== PASSAGE À EXAMINER

Dans l'histoire il rencontre des travaux considérables et il en fait une belle étude. « Rien de plus important dans la littérature que l'histoire, dit-il avec raison, surtout dans un temps et dans un pays où des libertés politiques étendues font pénétrer l'action des citoyens dans les affaires publiques. » Napoléon le sentait bien, lui qui tenait si fort à s'assurer de l'esprit dans lequel on écrirait l'histoire. Elle fut écrite sous la Restauration par l'opposition. Rien de plus sérieux que l'étude que fait M. Nettement, des importants ouvrages de madame de Staël et de M. Guizot, et de MM. Thiers et Mignet; et à côté de l'analyse, toujours une appréciation judicieuse et sage des conclusions des historiens.

====

— VOTRE OBJECTIF —
D'après le passage sur l'histoire, par qui l'histoire fut-elle écrite sous la Restauration ? Les lignes qui suivent n'ont aucun lien avec le passage.

== DONNÉES CI-DESSOUS

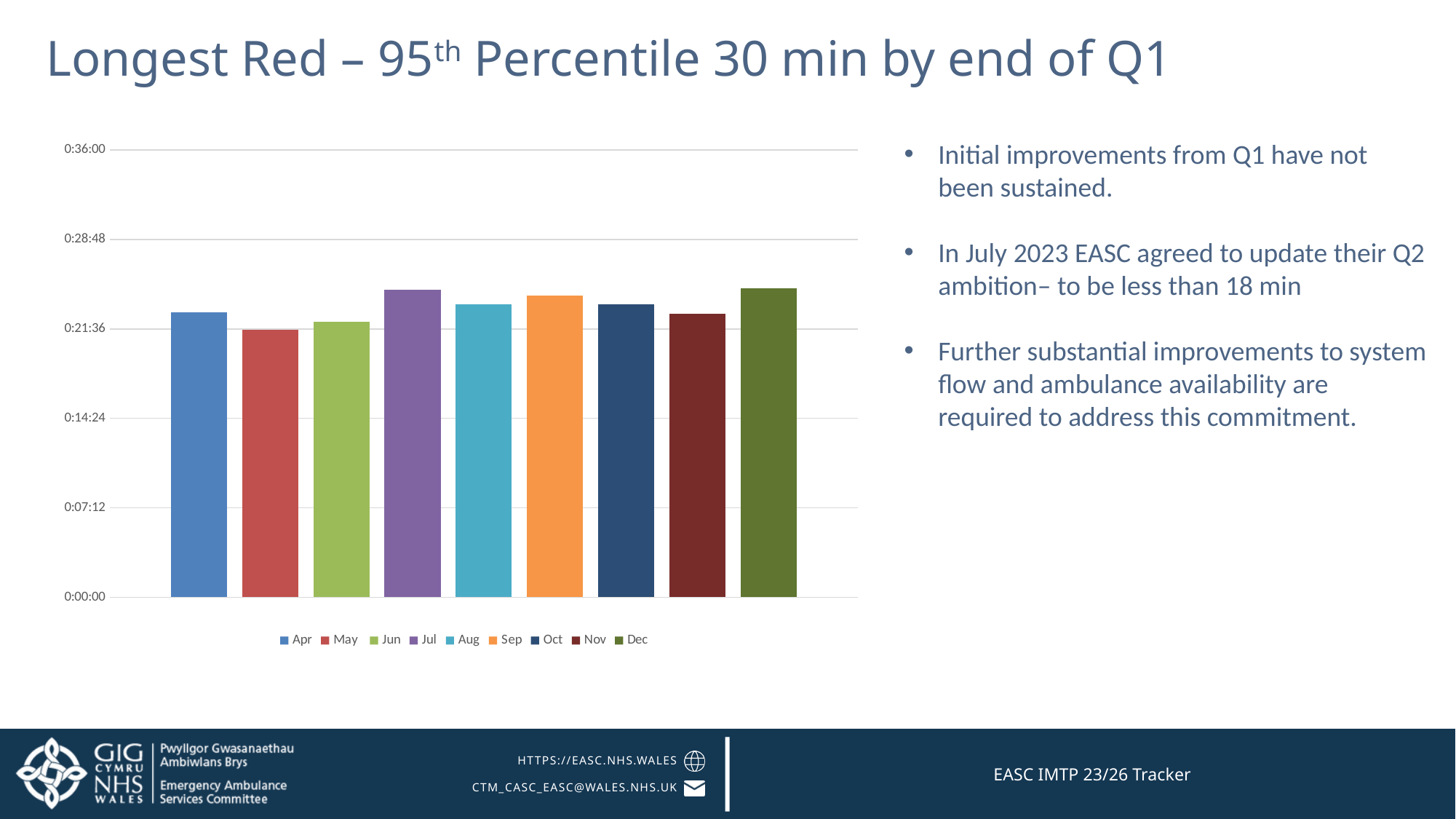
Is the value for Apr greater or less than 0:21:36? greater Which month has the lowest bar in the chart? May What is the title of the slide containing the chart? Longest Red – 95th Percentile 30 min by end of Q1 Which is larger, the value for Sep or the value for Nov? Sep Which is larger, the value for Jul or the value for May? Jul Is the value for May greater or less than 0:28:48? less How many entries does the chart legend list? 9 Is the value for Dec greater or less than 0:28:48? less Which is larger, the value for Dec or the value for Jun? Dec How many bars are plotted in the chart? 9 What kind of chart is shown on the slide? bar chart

====

— RÉPONSE —
Par l'opposition.